We disagree on one count and sort of agree on another. 

And they both have to do with the reality that we live in a haves and have nots economy with a bunch of people doing super well and an arguably larger bunch living hand to mouth, paycheck to paycheck or, even worse, not making ends meet at all. As in, they’re turning to credit cards, personal loans and falling behind on debt payments. 

Disagree on the student loan payment resumption. Forget the fact that this just means another expense added to the budgets of many cash-strapped consumers. Moody’s Analytics estimates the resumption will take roughly $70 billion annually out of the economy. This can’t bode well for “employment growth.” 

Sort of agree that, yeah, consumer spending might continue “on a slower but continued upward trajectory” into next year, but people on the privileged, high end of the economic ladder will be the ones to fuel and sustain it. Folks with good jobs and favorable housing situations, who, before, during and after the pandemic have always had money to blow. 


The Bottom Line: Walk through any major city or even suburb and you see it in action. The relatively rich, the dwindling middle class and the flat out poor living side by side. People dropping $14 for a cocktail at a bar people are sleeping in front of at night. The gainfully employed dropping $3,000 a month on rent or taking on out-sized mortgages as their neighbors struggle to make the rent and have zero hope of ever owning a home.  

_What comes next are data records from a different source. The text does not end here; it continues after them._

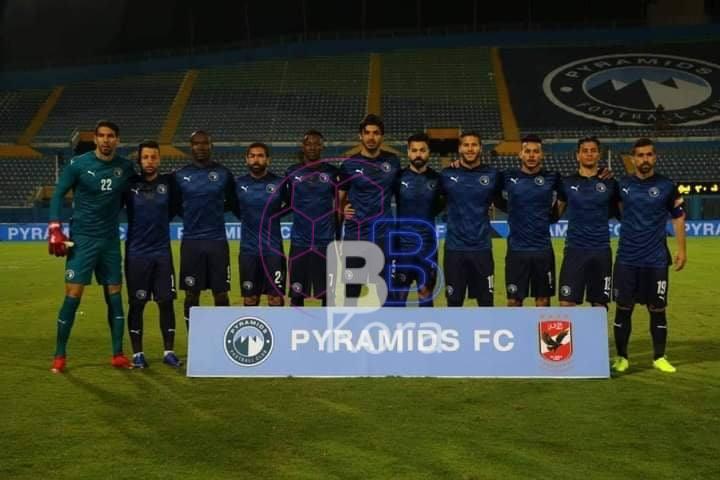 تشكيل بيراميدز استعدادا لمواجهة المصري في الدوري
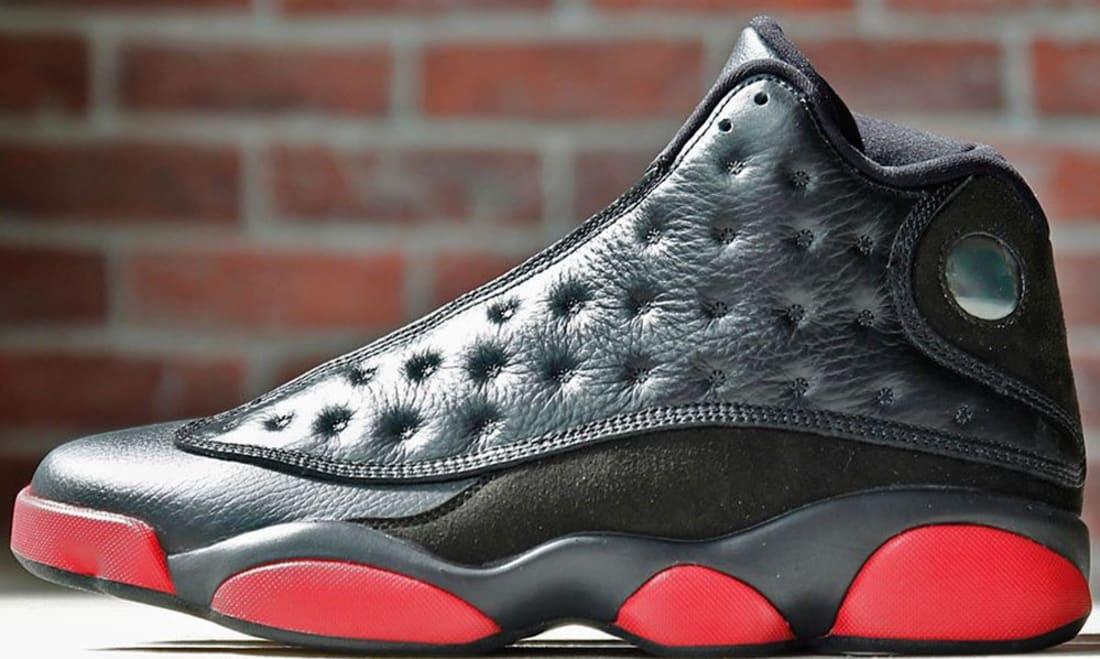 Air Jordan 13 Retro Black/Gym Red-Black
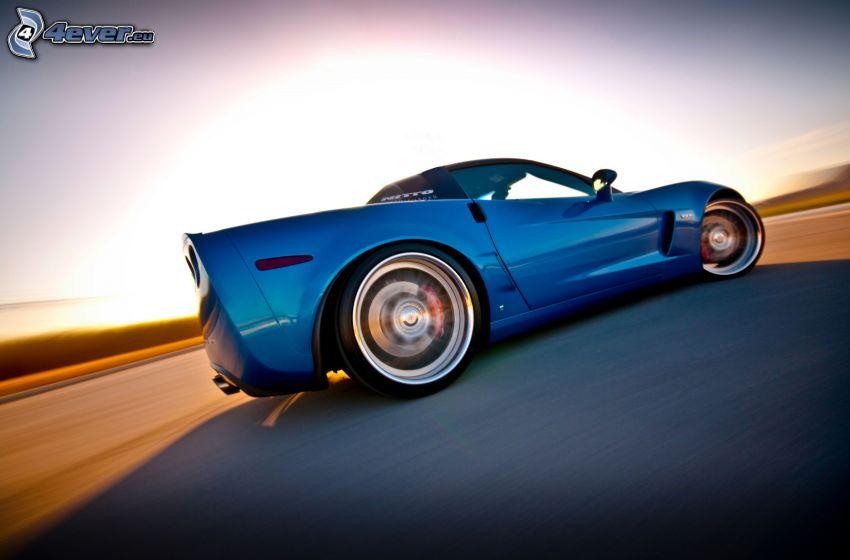 Chevrolet Corvette C6, Geschwindigkeit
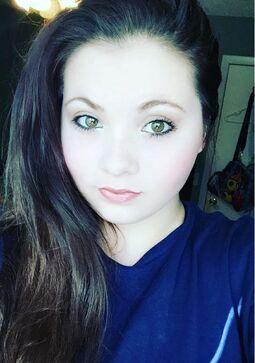 Hannah Epstein 2016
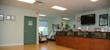 NATCM Office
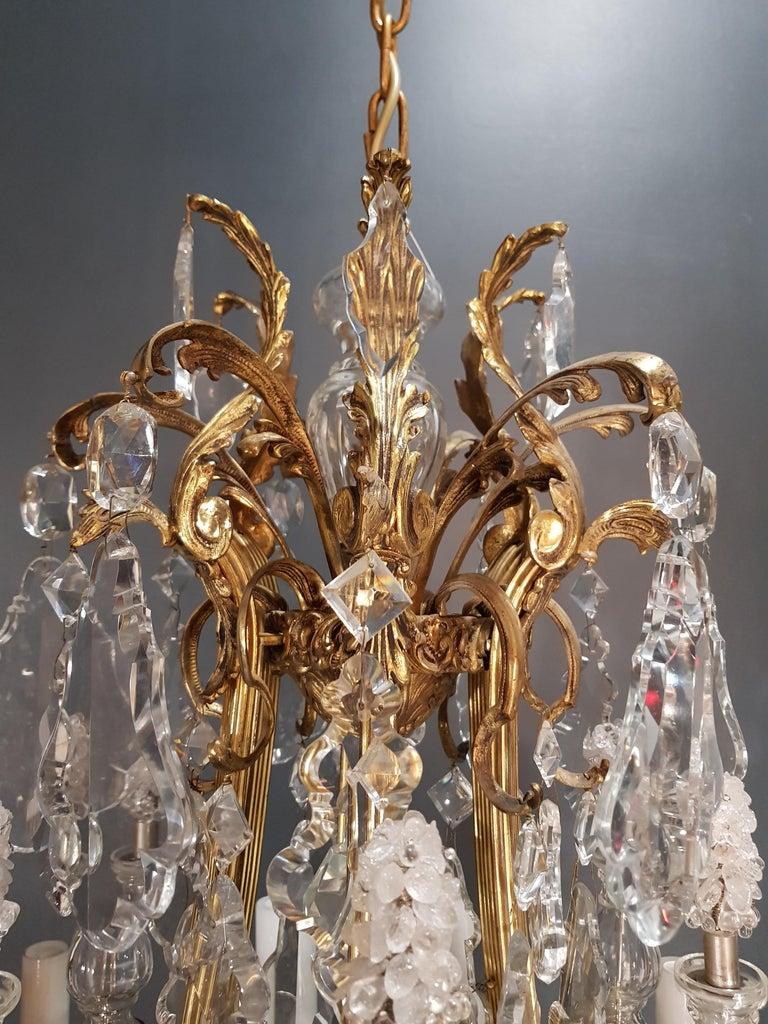 Fine Brass Crystal Chandelier Antique Ceiling Lamp Lustre Art Nouveau Lamp, 1920 8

This is not a good recipe for society. 

Well-heeled bankers tend not to see this toxic mix of ingredients – on the streets of America – as they package their data, primarily for the eyes of investors and their peers. Even when they express caution, they do it with an overarching optimism we wish we could get excited about. But, based on our reading of the data and observations on Main Street, we simply can’t.